→ **Exercise passage**
WCFL was also involved in early experimental television broadcasts, and operated a shortwave repeater station, W9XAA, in the 1930s. This was the first television station in Chicago. On June 19, 1928, Ulises Armand Sanabria, a local television pioneer, made the first Chicago television broadcast using the WCFL Navy Pier transmitter to send the video portion of the signal and Chicago radio station WIBO for the audio portion. Those with receivers were able to see a head and shoulders view of Edward Nockels, the Federation secretary and driving force behind WCFL. It's also possible the broadcast was simulcast by the WCFL shortwave station, W9XAA. Accounts of later broadcasts at WMAQ specify their shortwave station was used for this purpose. As the Federation tried to revive their "WCFL Park" real estate project near the Downers Grove transmitter, the decision was made to abandon W9XAA in 1937, preferring to concentrate on gaining more transmitter power for WCFL. New Federal Communications Commission rules insisted that shortwave stations have a minimum of 5,000 watts of power; the cost to WCFL to upgrade to this level would have been around $10,000. In the 1941 NARBA reallocation, WCFL moved to 1000 kHz. The same year, it was granted a Class 1-B clear channel license, and increased its power to 10,000 watts. In 1948, its power was increased to 50,000 watts.

In the fall of 1937, the station was one of several Chicago radio stations to donate airtime to Chicago Public Schools for a pioneering program in which the school district provided elementary school students with distance education amid a polio outbreak-related school closure.

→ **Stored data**
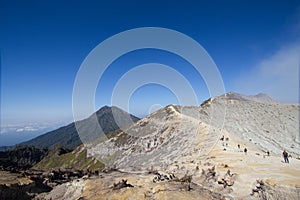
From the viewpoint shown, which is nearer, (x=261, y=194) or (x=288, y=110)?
(x=261, y=194)

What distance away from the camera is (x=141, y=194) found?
18.5 meters

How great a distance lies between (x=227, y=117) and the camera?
296ft

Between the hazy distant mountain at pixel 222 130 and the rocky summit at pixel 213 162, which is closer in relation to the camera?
the rocky summit at pixel 213 162

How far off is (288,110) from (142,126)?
70.0m

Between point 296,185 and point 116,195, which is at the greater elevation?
point 296,185

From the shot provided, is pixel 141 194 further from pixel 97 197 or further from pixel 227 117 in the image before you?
pixel 227 117

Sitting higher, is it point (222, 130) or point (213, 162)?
point (222, 130)

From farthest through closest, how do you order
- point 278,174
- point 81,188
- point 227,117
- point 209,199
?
point 227,117 → point 81,188 → point 278,174 → point 209,199

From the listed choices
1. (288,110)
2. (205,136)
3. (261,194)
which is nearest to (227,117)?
(288,110)

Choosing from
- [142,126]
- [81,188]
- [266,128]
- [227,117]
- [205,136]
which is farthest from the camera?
[142,126]

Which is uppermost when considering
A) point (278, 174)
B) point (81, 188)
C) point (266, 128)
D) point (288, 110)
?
point (288, 110)

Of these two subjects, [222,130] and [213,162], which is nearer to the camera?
[213,162]

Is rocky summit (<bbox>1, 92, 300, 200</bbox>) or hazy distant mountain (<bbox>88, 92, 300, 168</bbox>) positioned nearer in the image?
rocky summit (<bbox>1, 92, 300, 200</bbox>)

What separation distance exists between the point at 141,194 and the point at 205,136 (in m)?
43.0
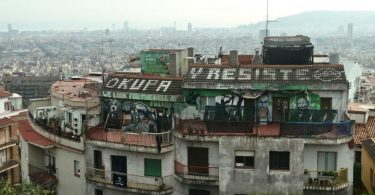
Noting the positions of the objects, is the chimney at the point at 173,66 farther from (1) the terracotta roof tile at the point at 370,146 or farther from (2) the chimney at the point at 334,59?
(1) the terracotta roof tile at the point at 370,146

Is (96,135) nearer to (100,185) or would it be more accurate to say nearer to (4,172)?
(100,185)

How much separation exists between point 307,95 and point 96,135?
37.6 ft

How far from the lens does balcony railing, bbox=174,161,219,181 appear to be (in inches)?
1037

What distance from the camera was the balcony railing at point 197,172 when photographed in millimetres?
26344

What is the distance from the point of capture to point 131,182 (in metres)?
28.7

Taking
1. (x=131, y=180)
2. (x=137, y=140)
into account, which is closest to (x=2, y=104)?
(x=131, y=180)

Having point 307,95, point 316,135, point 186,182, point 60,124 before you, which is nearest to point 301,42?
point 307,95

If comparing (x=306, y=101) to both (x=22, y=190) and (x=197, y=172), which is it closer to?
(x=197, y=172)

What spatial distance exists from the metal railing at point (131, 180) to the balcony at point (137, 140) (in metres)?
1.59

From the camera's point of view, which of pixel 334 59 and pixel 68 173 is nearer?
pixel 334 59

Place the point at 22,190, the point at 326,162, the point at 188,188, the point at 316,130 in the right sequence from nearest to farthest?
the point at 22,190 → the point at 316,130 → the point at 326,162 → the point at 188,188

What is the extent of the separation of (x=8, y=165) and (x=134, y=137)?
2029cm

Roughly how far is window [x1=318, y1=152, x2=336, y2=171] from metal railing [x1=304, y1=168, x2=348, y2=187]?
301 mm

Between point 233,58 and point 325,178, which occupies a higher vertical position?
point 233,58
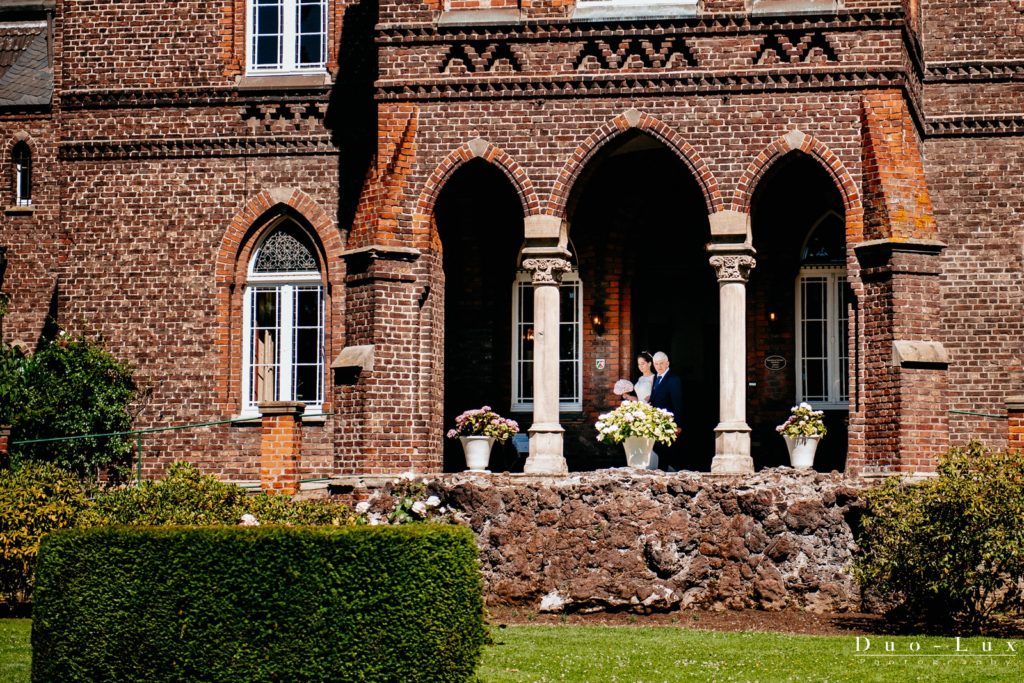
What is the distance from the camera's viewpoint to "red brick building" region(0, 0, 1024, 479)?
18812 mm

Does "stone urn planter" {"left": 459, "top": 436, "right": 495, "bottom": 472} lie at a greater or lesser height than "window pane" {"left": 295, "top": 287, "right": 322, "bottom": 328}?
lesser

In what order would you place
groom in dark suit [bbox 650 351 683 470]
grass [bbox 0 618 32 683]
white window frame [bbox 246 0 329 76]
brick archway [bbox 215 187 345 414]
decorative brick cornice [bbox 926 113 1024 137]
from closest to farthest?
grass [bbox 0 618 32 683] < groom in dark suit [bbox 650 351 683 470] < decorative brick cornice [bbox 926 113 1024 137] < brick archway [bbox 215 187 345 414] < white window frame [bbox 246 0 329 76]

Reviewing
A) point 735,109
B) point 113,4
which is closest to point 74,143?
point 113,4

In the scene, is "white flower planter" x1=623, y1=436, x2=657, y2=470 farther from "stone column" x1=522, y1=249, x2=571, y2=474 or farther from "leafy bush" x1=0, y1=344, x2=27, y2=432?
"leafy bush" x1=0, y1=344, x2=27, y2=432

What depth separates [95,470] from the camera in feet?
70.7

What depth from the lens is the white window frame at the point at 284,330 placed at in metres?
21.9

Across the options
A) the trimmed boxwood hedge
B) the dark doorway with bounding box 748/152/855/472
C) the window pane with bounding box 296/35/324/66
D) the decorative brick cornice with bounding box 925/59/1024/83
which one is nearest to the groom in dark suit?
the dark doorway with bounding box 748/152/855/472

→ **What you have to do**
In the WCFL passage, what frequency did WCFL move to in the 1941 NARBA reallocation? Answer from the WCFL passage alone.

→ **Written answer**
1000 kHz